Jakarta-taxjusticenews.com: Joko Ismuhadi Bin Iskak Soewarsono berhasil meraih gelar doktor hukum dari Universitas Borobudur dalam sidang promosi terbuka, dengan mempertahankan disertasinya yang berjudul Penanganan Manipulasi Perpajakan oleh Korporasi pada Tindak Pidana Pajak dengan Perbuatan Pencucian Uang” di hadapan Dewan Penguji yang terdiri dari Prof. Dr. Ir. Rudi Bratamanggala, MM., selaku Wakil Rektor Universitas Borobudur sekaligus sebagai Ketua Dewan Penguji, Prof. Dr. Faisal Santiago, SH, MM selaku Direktur Program Pascasarjana Fakultas Hukum Universitas Borobudur sekaligus sebagai Anggota Penguji, Prof. Dr. Abdullah Sulaiman SH, MH, selaku Promotor sekaligus Anggota Penguji, Assoc. Prof. Dr. Ahmad Redi, SH, MH, MSi, selaku Co. Promotor sekaligus Anggota Penguji dan Assoc. Prof. Dr. KMS. Herman, SH, MH, MSi selaku Anggota Penguji serta Prof. Dr.

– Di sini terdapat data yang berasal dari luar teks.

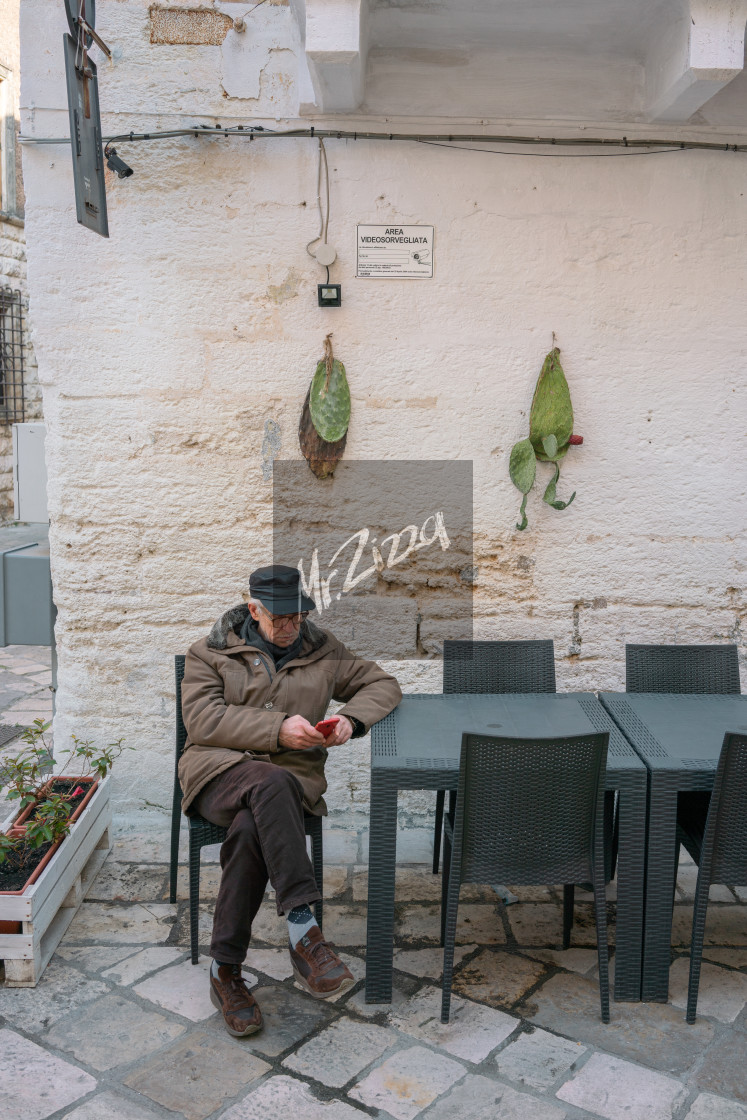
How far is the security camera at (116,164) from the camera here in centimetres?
359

Henny Nuraeny, SH, MH selaku Penguji dari Luar Institusi Universitas Borobudur (Universitas Djuanda Bogor), yang dilaksanakan pukul 08.30 WIB di Aula Gedung D Lantai VIII di Jalan Raya Kalimalang, Jakarta Timur pada hari Selasa tanggal 13 Februari tahun 2024.

Ditemui awak media Joko, begitu biasa dipanggil, mengatakan tentang pidana perpajakan dan tindak pidana pencucian uang. “Saya bicara tentang tindak pidana perpajakan sekaligus tindak pidana pencucian uang, saya sebagai Promovendus mengusulkan agar penanganannya dilakukan penuntutan secara bersamaan karena itu sifatnya “delik berantai”, jadi tidak perlu menunggu tindak pidana pajak (Tipijak) nya itu bisa dibuktikan langsung saja digabungkan dengan Tindak Pidana Pencucian Uang (TPPU), bisa dilakukan secara bersamaan, secara simultan dibarengi dengan “freze” atau pembekuan dari aset-aset terdakwa,” katanya dengan ramah.

Yang lazim di Direktorat Jenderal Pajak sudah dilakukan, sambungnya, kalau memang kasusnya terbukti dan inkracht (Putusan telah Berkekuatan Hukum Tetap) dan secepatnya bisa dilakukan penyitaan aset-asetnya. Sehingga kerugian pendapatan negara secepatnya bisa di recovery, jadi asetnya tidak hilang, tidak menguap, secepatnya bisa dipulihkan kerugian negaranya, itu yang pertama. Yang kedua, saya mengusulkan kepada otoritas agar ketentuan Pasal 38 dan Pasal 39 UU KUP yang berisi frase “merugikan pendapatan negara” bisa dikaji ulang karena apapun yang dilakukan wajib pajak, baik alpa (culpa) atau disengaja (dolus) yang dapat merugikan pendapatan negara bisa ditafsirkan sebagai delik korupsi, delik tipikor. Berat ini pertanggung-jawabannya, bayangkan kita alpa tidak sengaja, dalam hal ini alpa misalnya tidak mendaftarkan diri untuk mendapatkan Nomor Pokok Wajib Pajak (NPWP) sehingga dapat merugikan pendapatan negara, dapat dianggap korupsi. Pajak itu sejatinya masuk rumpun administrasi,” bebernya.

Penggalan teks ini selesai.